SAYS THE FILM'S POPULARITY WAS JUST TOO BIG A SUBJECT FOR 'MY WINNIPEG'
Guy Maddin was interviewed by A.V. Club's Sam Adams, who asked the My Winnipeg filmmaker about the popularity of Brian De Palma's Phantom Of The Paradise in his hometown:
AVC: As you mentioned, you grew up in Winnipeg, one of the only places in the world, except for Paris, where Brian De Palma’s The Phantom Of The Paradise was a hit.
GM: Paul Williams is a god in Winnipeg. An ex-girlfriend of mine stalked him to his hotel room. That was a strange relationship. But anyway.
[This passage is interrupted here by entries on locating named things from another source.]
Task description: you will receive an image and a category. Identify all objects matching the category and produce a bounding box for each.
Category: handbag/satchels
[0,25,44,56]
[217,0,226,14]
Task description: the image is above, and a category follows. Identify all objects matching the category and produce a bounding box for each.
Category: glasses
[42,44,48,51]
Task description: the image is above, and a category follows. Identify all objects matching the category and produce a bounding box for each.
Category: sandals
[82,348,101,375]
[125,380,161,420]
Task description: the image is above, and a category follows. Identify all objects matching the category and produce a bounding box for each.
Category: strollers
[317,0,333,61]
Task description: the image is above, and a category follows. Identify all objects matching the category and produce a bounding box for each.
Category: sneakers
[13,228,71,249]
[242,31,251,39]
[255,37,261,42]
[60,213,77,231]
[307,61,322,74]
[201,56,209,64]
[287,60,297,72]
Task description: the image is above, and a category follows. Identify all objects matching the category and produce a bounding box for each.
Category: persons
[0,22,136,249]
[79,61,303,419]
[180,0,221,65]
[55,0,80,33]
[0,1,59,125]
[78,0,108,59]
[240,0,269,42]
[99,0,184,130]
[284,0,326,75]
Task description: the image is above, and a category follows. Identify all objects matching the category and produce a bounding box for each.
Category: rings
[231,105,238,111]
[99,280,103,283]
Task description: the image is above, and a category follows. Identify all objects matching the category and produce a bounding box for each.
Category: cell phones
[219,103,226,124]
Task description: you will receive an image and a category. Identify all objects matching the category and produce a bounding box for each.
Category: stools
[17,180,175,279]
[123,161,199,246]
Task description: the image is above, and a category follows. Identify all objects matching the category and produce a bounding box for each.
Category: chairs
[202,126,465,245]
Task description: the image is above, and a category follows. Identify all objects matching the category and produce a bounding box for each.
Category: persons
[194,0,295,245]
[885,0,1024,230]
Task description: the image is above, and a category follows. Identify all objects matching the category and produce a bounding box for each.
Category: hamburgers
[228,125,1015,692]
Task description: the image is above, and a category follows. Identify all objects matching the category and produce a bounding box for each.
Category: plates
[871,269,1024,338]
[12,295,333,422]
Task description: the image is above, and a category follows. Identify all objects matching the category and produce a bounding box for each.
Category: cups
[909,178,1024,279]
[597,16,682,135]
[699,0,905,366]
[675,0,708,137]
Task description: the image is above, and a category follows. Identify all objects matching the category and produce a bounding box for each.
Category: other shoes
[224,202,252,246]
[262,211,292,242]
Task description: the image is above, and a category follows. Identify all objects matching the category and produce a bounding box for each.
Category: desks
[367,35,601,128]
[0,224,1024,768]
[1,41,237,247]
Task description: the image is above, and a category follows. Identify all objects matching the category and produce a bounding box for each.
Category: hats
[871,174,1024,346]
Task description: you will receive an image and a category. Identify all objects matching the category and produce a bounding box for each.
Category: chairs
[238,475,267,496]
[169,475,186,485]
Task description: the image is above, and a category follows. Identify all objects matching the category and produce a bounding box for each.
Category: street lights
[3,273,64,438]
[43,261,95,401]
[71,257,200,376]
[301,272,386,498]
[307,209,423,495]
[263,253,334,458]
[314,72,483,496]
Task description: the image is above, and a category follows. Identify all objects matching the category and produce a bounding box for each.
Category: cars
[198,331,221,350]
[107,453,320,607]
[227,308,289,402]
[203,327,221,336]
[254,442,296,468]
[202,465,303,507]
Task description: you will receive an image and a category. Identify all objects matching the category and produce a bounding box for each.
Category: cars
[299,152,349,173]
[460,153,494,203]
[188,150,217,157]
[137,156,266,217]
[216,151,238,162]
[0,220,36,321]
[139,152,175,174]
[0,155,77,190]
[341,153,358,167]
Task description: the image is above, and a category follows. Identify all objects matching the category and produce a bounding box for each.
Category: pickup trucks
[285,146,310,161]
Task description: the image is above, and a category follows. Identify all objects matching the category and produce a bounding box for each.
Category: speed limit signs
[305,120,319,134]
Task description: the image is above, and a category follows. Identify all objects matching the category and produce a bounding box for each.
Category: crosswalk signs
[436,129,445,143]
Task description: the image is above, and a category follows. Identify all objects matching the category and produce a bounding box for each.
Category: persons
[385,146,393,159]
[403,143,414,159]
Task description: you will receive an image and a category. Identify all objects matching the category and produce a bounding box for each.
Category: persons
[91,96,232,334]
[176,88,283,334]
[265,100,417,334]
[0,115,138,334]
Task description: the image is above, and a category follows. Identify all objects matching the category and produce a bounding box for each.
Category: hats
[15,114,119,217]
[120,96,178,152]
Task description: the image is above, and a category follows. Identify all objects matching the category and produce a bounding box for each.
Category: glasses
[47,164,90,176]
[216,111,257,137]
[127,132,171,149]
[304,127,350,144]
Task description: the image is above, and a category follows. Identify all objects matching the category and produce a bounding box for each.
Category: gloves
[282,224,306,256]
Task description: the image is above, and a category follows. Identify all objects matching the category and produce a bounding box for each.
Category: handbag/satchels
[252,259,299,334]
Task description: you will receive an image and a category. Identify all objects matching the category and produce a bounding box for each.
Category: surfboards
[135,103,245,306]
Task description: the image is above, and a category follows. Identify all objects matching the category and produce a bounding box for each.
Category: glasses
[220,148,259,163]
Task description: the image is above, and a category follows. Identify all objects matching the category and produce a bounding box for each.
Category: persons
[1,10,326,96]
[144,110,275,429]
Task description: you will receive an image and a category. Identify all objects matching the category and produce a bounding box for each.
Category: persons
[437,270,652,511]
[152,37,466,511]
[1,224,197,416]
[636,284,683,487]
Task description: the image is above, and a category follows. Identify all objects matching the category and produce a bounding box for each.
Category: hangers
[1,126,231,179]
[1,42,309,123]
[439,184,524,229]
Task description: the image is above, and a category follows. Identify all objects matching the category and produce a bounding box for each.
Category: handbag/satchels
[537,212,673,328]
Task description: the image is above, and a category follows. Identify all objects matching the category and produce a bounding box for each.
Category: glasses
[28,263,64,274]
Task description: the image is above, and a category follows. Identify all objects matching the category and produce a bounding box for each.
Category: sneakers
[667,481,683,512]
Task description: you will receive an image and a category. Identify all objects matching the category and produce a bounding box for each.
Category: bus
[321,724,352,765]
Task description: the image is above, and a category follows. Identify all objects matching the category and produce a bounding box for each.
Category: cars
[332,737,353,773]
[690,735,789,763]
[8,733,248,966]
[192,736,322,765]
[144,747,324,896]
AVC: Were you a Phantom fan?
GM: Saw it once. Listened to the soundtrack album a million times playing pool as an 18-year-old. Thought it was one of the iconic great films for so many years, because as a Winnipeger, it was so huge in the local zeitgeist, the civic-geist. I couldn’t believe when I later found that among De Palma buffs, it’s ranked like the 40th-best of his films. Because I was thinking, “Well okay, there’s Phantom Of Paradise, then there’s Dressed To Kill.” I thought it was like discussing Capra and going, “... It’s A Wonderful Life, which isn’t even a movie.” I’ve ridden in an elevator three times with Brian De Palma over the years. You’re in the same hotel and you’re just—“It’s Brian De Palma, I just gotta fucking…” The first time I saw him he was 6-foot-7, literally. The last time I saw him, he’s like whatever his real height is, or maybe much shorter, like 4-foot-2 or something. I don’t know, but every time I feel like throwing myself at his feet and thanking him for Phantom Of Paradise.
I didn’t even get into Phantom Of Paradise in My Winnipeg. It was too big of a subject. It’s a strange place. All I can say is, it’s one of the last isolated big cities, 700,000 people. The same size as Austin, the capital of Texas. It’s got no hinterland. There’s no one living within an eight-hour drive of the place, maybe a couple of really dinky towns. It’s just the biggest isolated city in North America; it’s right in the center, and it’s Siberia cold, so that isolation produces some quirky results. It’s a Petri dish no one sneezes on. We’re just breathing our own sneezes all the time.